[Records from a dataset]
═══
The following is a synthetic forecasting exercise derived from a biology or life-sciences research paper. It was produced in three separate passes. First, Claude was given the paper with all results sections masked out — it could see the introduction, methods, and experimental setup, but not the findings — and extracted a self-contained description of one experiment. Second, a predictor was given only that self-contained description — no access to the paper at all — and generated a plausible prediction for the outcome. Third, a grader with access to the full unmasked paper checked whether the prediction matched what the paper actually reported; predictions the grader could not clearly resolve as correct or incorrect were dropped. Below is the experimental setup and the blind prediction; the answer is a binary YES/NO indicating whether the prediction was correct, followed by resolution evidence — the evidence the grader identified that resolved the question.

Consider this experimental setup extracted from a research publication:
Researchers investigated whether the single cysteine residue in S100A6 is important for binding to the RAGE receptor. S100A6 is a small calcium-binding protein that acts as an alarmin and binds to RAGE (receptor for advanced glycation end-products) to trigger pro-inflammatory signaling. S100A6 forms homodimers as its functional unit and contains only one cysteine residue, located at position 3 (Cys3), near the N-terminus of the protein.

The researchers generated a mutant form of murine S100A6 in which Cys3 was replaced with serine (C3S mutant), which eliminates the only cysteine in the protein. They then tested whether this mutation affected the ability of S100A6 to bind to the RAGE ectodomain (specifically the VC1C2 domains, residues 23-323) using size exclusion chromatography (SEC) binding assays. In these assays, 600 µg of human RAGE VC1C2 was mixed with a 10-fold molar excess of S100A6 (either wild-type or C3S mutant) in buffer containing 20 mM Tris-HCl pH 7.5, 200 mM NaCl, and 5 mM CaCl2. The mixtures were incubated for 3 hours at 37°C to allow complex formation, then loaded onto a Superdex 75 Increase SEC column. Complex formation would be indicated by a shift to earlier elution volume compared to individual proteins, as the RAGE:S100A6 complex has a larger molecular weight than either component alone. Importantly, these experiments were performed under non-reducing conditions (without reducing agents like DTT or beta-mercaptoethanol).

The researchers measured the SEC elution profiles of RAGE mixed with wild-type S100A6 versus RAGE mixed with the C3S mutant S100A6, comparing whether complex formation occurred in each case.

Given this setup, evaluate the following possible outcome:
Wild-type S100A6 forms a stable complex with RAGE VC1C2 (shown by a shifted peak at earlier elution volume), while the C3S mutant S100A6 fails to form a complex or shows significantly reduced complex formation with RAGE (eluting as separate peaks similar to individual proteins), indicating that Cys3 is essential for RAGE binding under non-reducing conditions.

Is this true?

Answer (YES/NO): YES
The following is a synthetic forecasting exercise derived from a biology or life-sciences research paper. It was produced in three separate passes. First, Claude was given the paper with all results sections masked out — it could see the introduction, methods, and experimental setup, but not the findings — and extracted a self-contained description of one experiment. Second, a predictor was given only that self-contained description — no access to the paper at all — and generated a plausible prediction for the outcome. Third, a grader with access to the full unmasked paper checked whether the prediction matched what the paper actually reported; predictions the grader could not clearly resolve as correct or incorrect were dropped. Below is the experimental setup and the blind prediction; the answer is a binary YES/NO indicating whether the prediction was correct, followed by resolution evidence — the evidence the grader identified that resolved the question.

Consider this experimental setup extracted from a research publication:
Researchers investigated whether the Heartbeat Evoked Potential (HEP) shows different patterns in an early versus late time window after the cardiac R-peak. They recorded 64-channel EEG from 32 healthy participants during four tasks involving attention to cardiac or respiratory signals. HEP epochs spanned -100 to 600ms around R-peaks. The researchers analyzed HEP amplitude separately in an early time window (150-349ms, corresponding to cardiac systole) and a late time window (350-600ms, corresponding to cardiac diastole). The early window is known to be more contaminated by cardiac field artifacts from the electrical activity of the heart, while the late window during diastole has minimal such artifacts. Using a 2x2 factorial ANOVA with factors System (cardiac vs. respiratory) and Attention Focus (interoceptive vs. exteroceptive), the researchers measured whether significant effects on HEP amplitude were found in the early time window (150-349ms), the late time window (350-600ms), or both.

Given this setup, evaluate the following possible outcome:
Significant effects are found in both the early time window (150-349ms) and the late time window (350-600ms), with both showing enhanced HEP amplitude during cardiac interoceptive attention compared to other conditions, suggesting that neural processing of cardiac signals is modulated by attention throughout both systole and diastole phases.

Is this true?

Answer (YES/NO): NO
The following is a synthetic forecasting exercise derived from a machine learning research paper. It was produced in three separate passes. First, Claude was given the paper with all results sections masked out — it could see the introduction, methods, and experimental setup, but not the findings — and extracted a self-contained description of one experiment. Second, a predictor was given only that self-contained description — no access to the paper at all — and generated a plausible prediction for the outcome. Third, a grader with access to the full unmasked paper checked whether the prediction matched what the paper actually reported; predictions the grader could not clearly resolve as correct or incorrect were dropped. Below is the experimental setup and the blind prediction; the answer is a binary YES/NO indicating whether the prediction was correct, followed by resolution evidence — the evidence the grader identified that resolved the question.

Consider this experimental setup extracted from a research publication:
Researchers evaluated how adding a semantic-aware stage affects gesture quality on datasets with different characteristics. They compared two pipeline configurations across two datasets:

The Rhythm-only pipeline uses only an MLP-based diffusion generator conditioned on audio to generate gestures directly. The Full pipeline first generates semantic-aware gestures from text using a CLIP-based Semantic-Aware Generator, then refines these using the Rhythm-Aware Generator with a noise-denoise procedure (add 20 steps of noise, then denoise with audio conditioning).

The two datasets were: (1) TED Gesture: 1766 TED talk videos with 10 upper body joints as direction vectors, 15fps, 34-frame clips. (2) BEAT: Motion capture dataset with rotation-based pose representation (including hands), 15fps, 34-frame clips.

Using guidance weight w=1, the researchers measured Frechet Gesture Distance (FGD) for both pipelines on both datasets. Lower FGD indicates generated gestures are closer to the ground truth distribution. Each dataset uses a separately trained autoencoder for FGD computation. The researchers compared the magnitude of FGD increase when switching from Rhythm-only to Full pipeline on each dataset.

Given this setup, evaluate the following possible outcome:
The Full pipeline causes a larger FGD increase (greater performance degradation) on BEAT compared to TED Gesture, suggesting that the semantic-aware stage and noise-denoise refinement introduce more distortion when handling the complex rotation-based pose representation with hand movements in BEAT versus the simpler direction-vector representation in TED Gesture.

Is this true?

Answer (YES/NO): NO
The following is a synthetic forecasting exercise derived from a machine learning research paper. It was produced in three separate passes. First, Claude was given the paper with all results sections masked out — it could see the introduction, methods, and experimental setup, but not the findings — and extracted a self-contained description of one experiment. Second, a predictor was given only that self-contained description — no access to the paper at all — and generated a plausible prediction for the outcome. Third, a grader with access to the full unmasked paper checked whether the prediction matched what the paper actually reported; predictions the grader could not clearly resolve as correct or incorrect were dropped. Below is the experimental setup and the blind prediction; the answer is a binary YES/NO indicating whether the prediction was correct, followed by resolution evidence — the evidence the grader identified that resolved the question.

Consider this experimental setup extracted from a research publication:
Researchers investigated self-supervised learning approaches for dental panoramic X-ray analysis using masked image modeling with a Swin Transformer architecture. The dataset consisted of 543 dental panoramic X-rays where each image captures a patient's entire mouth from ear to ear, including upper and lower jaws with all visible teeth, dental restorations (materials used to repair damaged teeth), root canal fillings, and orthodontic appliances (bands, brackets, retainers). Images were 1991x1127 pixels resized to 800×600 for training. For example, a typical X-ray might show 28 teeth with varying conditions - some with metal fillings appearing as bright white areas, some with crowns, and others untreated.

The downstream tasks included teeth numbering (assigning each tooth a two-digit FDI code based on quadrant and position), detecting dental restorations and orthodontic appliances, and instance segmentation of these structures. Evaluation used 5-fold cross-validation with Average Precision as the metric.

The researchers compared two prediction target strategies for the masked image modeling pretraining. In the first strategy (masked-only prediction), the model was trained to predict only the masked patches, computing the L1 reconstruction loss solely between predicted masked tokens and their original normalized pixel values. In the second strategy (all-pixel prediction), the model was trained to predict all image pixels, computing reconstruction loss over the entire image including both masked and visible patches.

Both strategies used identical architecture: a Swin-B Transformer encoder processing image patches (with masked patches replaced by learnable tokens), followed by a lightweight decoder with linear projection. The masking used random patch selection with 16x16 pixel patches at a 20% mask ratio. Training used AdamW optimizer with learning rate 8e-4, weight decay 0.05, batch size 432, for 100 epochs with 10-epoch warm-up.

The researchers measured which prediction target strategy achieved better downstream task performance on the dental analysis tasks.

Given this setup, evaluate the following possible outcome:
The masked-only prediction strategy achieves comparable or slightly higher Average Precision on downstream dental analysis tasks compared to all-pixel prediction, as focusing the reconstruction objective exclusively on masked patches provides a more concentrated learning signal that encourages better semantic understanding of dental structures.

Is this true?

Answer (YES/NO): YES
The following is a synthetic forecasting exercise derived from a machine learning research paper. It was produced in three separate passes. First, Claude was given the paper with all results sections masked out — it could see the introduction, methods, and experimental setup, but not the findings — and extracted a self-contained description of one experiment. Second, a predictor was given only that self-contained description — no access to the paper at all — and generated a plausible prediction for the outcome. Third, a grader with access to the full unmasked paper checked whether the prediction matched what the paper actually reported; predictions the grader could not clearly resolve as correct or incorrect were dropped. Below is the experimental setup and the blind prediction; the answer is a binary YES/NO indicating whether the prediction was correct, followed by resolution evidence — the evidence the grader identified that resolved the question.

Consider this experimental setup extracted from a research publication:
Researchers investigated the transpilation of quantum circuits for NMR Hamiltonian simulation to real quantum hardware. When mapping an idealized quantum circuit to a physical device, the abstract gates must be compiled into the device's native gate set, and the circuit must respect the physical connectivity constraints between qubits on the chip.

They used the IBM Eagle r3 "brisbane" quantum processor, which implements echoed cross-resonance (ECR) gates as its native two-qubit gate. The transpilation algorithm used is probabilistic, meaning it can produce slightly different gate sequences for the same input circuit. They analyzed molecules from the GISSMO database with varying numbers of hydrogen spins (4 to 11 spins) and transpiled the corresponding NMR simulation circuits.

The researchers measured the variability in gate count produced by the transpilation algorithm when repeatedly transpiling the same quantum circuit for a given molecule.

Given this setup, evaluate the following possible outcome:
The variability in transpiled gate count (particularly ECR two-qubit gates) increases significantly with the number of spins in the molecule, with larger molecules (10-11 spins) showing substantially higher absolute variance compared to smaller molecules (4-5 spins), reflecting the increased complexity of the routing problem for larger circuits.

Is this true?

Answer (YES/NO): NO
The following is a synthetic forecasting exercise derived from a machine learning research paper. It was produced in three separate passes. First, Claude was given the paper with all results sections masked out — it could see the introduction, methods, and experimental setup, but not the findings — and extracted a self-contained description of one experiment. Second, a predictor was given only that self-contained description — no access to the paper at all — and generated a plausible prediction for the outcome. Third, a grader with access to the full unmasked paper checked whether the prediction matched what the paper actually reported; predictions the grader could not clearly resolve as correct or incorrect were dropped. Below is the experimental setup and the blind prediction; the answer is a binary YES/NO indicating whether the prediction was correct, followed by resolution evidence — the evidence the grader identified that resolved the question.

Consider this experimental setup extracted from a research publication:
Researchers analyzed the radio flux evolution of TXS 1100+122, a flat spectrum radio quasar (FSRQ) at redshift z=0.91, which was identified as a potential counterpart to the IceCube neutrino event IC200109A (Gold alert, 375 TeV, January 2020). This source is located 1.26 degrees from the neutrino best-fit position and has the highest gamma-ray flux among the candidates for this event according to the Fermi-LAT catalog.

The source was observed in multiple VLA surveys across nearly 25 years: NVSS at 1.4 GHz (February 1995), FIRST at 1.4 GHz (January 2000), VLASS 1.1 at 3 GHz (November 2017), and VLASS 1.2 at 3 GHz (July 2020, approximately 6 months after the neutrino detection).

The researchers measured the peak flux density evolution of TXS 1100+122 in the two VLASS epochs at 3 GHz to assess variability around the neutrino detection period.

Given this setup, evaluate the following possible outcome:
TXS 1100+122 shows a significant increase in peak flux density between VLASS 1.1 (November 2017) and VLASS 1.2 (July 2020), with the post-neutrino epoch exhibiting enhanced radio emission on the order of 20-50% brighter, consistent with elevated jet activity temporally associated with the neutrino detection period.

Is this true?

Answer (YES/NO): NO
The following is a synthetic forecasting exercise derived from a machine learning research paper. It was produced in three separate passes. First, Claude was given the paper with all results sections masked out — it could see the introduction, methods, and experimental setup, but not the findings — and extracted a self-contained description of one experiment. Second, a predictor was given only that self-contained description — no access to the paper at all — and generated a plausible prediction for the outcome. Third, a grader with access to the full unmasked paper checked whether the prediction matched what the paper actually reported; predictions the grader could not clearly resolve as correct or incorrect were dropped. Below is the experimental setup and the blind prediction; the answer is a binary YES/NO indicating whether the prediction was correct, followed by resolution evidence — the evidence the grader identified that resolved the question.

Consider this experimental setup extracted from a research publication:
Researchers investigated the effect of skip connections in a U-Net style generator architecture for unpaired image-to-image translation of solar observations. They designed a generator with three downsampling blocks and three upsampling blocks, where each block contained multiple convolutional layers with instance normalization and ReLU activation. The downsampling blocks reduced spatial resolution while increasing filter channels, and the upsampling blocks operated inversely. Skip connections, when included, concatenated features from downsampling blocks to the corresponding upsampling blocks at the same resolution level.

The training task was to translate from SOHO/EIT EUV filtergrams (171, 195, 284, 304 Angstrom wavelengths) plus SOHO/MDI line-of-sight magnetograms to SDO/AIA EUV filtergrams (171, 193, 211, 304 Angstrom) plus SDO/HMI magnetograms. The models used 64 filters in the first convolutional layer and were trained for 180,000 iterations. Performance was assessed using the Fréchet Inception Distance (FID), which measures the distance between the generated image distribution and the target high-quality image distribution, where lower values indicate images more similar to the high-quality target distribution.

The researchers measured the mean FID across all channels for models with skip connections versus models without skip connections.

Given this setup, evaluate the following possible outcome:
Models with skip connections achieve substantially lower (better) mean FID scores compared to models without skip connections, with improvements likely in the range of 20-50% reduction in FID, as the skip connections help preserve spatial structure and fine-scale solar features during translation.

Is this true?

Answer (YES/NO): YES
═══
:: EXERCISE GOAL ::
Working through the records above, copy each line in which "density" is found.

:: WORKED SOLUTION ::
The researchers measured the peak flux density evolution of TXS 1100+122 in the two VLASS epochs at 3 GHz to assess variability around the neutrino detection period.
TXS 1100+122 shows a significant increase in peak flux density between VLASS 1.1 (November 2017) and VLASS 1.2 (July 2020), with the post-neutrino epoch exhibiting enhanced radio emission on the order of 20-50% brighter, consistent with elevated jet activity temporally associated with the neutrino detection period.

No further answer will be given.